Saturday, January 16, 2010

die „Göttinger Tafel“

[ The Göttingen Soup Kitchen ]

As a Parlamentarisches Patenschafts Programm Teilnehmer I have a responsibility of not only representing the States as I am living abroad in Germany, but also utilizing the very generous experience provided to me by the German and US governments to give back to the communities I am living in. As PPP representatives, we are required to take part in volunteer work -freiwiliger Arbeit - and seek opportunities in our community to assist with service projects.

For me, this is something that I have a long history of doing and I definitely participate in as something I enjoy. I have helped through a variety of volunteer projects in high school and college already, as well as through my internship experience in Detroit, and searching for a similar project to take part in while in Germany was something I was very interested in doing.

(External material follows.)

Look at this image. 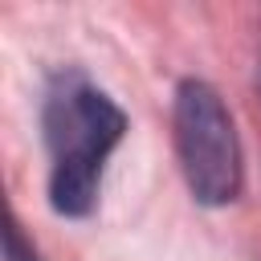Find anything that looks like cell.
Listing matches in <instances>:
<instances>
[{"label": "cell", "mask_w": 261, "mask_h": 261, "mask_svg": "<svg viewBox=\"0 0 261 261\" xmlns=\"http://www.w3.org/2000/svg\"><path fill=\"white\" fill-rule=\"evenodd\" d=\"M126 114L94 86L69 77L45 102V143L53 151L49 200L61 216H86L98 200L106 155L118 147Z\"/></svg>", "instance_id": "cell-1"}, {"label": "cell", "mask_w": 261, "mask_h": 261, "mask_svg": "<svg viewBox=\"0 0 261 261\" xmlns=\"http://www.w3.org/2000/svg\"><path fill=\"white\" fill-rule=\"evenodd\" d=\"M175 155L200 204H228L241 192V139L228 106L208 82H179L175 90Z\"/></svg>", "instance_id": "cell-2"}, {"label": "cell", "mask_w": 261, "mask_h": 261, "mask_svg": "<svg viewBox=\"0 0 261 261\" xmlns=\"http://www.w3.org/2000/svg\"><path fill=\"white\" fill-rule=\"evenodd\" d=\"M257 86H261V73H257Z\"/></svg>", "instance_id": "cell-4"}, {"label": "cell", "mask_w": 261, "mask_h": 261, "mask_svg": "<svg viewBox=\"0 0 261 261\" xmlns=\"http://www.w3.org/2000/svg\"><path fill=\"white\" fill-rule=\"evenodd\" d=\"M8 261H37L33 249H24V237H20V224L8 216Z\"/></svg>", "instance_id": "cell-3"}]
</instances>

I must comment that in Germany, being a much more social country with high taxes utilized for social projects, it is very difficult to find volunteer work with relative ease - it definitely exists, but in comparison to America, well known for its volunteerism and value for social service, it is not something I found to be available virtually everywhere. This surprised me a lot, since I am in one of the largest University towns in Germany, and I figured I could walk up to one of the many clustered bulletin boards and find something [like one could do for certain in Ann Arbor to find a project, club, job ect.], but that didn't turn out to be the case. I actually had to start sending out e-mails to local government offices and churches asking for advice. [ Just as heresy, I have heard quite often in Germany that, opposite from the States, it is sometimes easier to land an internship than find freiwiliger Arbeit. This very well could be true based on my experiences of searching for both.]

After a few weeks of searching - a task I thought would only take minutes to track down a fitting volunteer project to help over the next few months - I was directed to the Göttinger Tafel - which serves as a food distribution site in the middle of Göttingen for those in need of basic daily foodstuffs. I translated the Tafel as a soup kitchen, however, the food distributed is all from donations from local businesses and not given out as prepared meals - it is more of a center for basic groceries, from produce, breads, and other necessities.

[ A huge mountain of gifts we collected and stacked in December at the Tafel to be distributed to children throughout the Christmas season ]

Going in for the first day at the Tafel was a little nerve-wracking for me. I was not sure what my jobs were going to be, let alone how I was just going to jump right into work in the German speaking environment, yet, walking into the office there were smiling faces young and old - all volunteers as well as students completing their social work [which is an option other than Army participation after high school in Germany] - and all were very happy to have me join to help for the morning.

I have worked at the Tafel quite a few mornings already over the past few weeks when I had the chance around my University schedule and I have found the work to be very rewarding. My jobs have included sorting the foodstuffs as they are delivered to the center, driving around in the vans to local markets and stores to pick up donations, as well as working in the Laden and distributing the food.

The job has definitely tested my German - when taking directions, or even more challenging, taking orders from incomers for their grocery bags, I have to definitely keep a keen ear. Under many situations, the incomers come from foreign lands and either speak German with very strong Slavic and Turkish accents, or they have German skills that are equal to my own. The job gives me the same satisfaction that I had working at the food centers of Focus:HOPE back in Detroit, and learning some great life lessons and advice from co-founder Eleanor Josaitis. There are always some laughs, especially when the name of some vegetable completely defies my wordbank for the day, as well as the person anxiously pointing at the brussel sprouts since they don't know what to call them auf Deutsch either - der Rosenkohl - always a learning experience.

Sometimes the people catch on to the fact that I am definitely not a native German speaker and upon asking my origin, like to throw in what they know from English. Just the other day, one man gave me his best, "I can English a little bittle" and that little bit meant a lot to me.

The Tafel has been more than just a volunteer job for me. It has been another great perspective from my home town in Germany and learn some new systems for volunteer work in another country - it may be different, but the bottom line is that it still feels great anywhere to help out in a community project.

1 comment:

  1. It's so great that you went on this quest to seek out some volunteer work. Let's hope your spirit of volunteerism rubs off on the Germans!